I do this horrible thing to my lovers. I try to turn them into business partners. It is what ultimately ruins y relationships. I pretty much work all the time. It is hard as a freelance artist to put your work away at the end of the day. I applaud those of you who can do this. I am not one of them. Sometimes I live very hand to mouth, other times I spend the money that I have saved, working as little as possible because I am burnt out and need to spend a month watching TV. It is not an easy lifestyle.
So when I find myself in a new relationship I try to weasel my new love who have not been sex workers, into my dirty work. Just a ‘hey can I call you to let you know I’m safe’ when I get to this clients house is enough to turn against my good intention. I am soon calling for safety checks, asking my new lover if they wouldn’t mind playing with me and a client, maybe I’ll tie the client up and my lover and I will fuck on top of said client. It starts with little things like this.

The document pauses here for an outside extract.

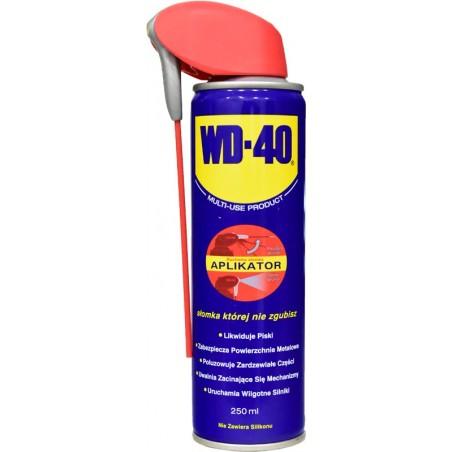 Środek smarujący WD-40 - 250 ml Środek smarujący WD-40 - 250 ml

Before you know it I’m asking the person who came into this thinking that we were having a relationship that centered around love and common goals and interests to be my full time business partner. I’m asking them to do things all the time, take photos, play, edit smut for me, come to a fetish party. The lines of business and pleasure are not very well drawn in this line of work.
As dominatrices we are expect to not be in this just for the money, no we must be ‘lifestyle dominas’ in order to fuel the fantasy that we keep slaves and tie our lovers up every night. And yes, sometimes there are slaves and bondage without an exchange of cash, but what does that do the relationship? It puts a lot of strain on it.
I know I am not the only one who works in this business and has met a nice person, maybe they were not out as a kinky person, but we have asked things of you in our manipulative sultry way that pretty much prevents you form saying no. It is tricky because after a time in the sex trade I’m not sure I even know how to ask for favors without it seeming a little passive aggressive, phrasing things like ‘you will do this (totally benign chore) today, right? ‘ Laundry, dishes, cleaning up the dungeon. I push people who come to me with a reasonable expectation to be wanting a personal relationship I push them out of my bed and into my business.
I wish I didn’t but I do. I wish that I had noticed this trend before I had destroyed a number or really sweet relationships with my need for a business partner.
I’m just a mediocre business person. I’m alright with that but I need to find a way to make my business not the only part of my life that I tend to. I get out of bed and I work. I have so much work I could opt out of sleep and at times have, but I can’t now. I must get rest. So I get less and less done. I’m unorganized, things go missing, I’m not sure where all that footage is that needs to be edited right now. Who is going to edit it? Me? Ha that is great, you should expect some twisted up fucking silly looking thing that involves me and a Christmas tree and some rope in a public place real soon. At the rate I work I would give it till Christmas of 2015, unless of course I cant get the data to load properly on whatever I will be using then, in which case the footage is as good as never shot. Like so much of the work I have done. I chock it up to the ‘fun’ I was having in my relationships.
Oh yes. I need business partner. Not another lover, not another slave.